E assim é. Nesta espécie de agonia quando o dia acaba, no entardecer que é uma metáfora da nossa vida, a finitude de todas as coisas. Lá se foi o sol, vem a noite e este manto escuro obscurece algo dentro de nós.

   Um tio querido me confessou tudo isso. O quanto sofria no anoitecer. A sombria passagem do dia para a noite era um ritual funéreo, rasgando-lhe a alma. E aos domingos, ao ouvir a música do “Fantástico” na tevê, sentia ímpetos de se atirar da janela do apartamento.

   O horário de verão faz o sol brilhar mais tempo e isso nos confunde um pouco. Os ponteiros do relógio avançam e a claridade prolongada altera nossa percepção. De qualquer forma, a vida avança mais do que o relógio e ninguém a detém por nada. Passo a passo, a vida vai em frente, independente do quanto conseguimos alcançá-la.

   Acompanhar até onde ela avança é tarefa hercúlea. Está sempre a muitas léguas de nós e penso que daí se originou a expressão “correr atrás do prejuízo”. Correr atrás da vida é algo estressante e infrutífero. Ou andamos com ela, a cada passada, no tempo e no espaço, ou estaremos eternamente defasados.

   A vida tem um compasso rítmico, uma sintonia própria, a regência correta e harmônica de cada momento e cada ação. Tudo nela se encaixa com perfeição absoluta e bíblica. Há tempo para rir e para chorar. Tempo para juntar e tempo de lançar fora. Tempo de odiar e de amar. Tempo para tudo.

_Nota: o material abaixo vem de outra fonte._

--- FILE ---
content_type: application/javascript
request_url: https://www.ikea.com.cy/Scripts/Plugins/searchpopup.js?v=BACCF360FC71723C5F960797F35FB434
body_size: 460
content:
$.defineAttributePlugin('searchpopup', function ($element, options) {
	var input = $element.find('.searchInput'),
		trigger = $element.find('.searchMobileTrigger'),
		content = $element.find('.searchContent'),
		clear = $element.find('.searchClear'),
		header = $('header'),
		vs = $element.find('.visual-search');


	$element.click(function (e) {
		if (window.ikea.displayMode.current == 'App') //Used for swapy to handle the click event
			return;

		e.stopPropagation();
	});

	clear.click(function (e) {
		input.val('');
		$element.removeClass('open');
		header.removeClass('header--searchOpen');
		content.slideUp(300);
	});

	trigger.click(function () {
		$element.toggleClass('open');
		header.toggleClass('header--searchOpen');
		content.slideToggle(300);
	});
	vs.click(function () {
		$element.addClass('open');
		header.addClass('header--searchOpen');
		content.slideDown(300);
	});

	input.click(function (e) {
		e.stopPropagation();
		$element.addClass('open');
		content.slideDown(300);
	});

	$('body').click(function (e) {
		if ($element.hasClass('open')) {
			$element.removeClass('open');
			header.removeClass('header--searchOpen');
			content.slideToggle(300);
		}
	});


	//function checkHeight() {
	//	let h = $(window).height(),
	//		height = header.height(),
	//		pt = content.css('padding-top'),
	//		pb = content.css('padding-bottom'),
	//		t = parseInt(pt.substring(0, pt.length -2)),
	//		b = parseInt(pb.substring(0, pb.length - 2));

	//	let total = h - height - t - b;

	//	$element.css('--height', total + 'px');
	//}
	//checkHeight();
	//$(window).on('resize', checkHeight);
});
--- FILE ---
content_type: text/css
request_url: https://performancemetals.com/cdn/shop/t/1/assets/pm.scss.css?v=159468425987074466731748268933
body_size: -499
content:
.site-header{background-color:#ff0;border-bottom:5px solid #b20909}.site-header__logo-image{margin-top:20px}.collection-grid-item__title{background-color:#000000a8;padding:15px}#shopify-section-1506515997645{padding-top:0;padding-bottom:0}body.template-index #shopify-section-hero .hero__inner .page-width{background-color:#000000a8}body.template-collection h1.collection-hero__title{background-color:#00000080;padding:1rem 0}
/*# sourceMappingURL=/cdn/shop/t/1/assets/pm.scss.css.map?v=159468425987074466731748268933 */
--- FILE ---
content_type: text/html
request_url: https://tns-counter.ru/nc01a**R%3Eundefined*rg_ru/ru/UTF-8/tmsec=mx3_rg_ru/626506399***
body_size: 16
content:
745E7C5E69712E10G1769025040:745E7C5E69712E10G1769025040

   Tempo de ser criança, de ser jovem, de ser adulto. Tempo de casar e ter filhos. Ser pai e ser mãe, educar, deixar que os filhos sigam seus caminhos e façam suas vidas também. Mas não se afastem muito, por favor. Tempo de sermos avós, de brincar com os netos, pequenas e apaixonantes criaturas que povoam a nossa gentil velhice.

   Netos são o entardecer da vida e o alvorecer da esperança. Vendo netos florescerem em nossos braços, temos uma compreensão perfeita deste compasso, desta rítmica dança do tempo. Podemos pegar com nossas mãos a magia e a beleza do que criamos um dia. É de nossa linhagem e aí estão.

   Tudo isso representa retalhos lindos unidos por um fio de ouro, pedaços de sonhos, viagens, festas, família reunida em volta de uma abençoada mesa, brindes, risos, gente amada que já partiu e novos que chegam. As fotos estão pelas paredes e não nos deixam mentir. A vida passa, a vida passou. Um dia, aquele momento existiu para nós e para o outro.

   São estas peças em sépia que hoje se juntam novamente e se apresentam como um lindo quadro. Não apenas na memória, mas vívido para meus olhos, um eterno movimento de beleza e solidez que não cessa jamais.

   Estão por toda parte, sobretudo dentro do meu coração. Toda uma vida se foi e está impregnada de saudade, de gavetas arrumadas, de fotografias. Aquele sonho que não devemos perder dentro de nós, seja qual for. Viver numa praia, mudar de país, comprar um barco e morar nele, construir a casa mil vezes planejada, voltar a estudar.

   A faculdade da vida nos espera. Somos todos alunos, eternos aprendizes desta professora muito qualificada para ensinar. Nota dez.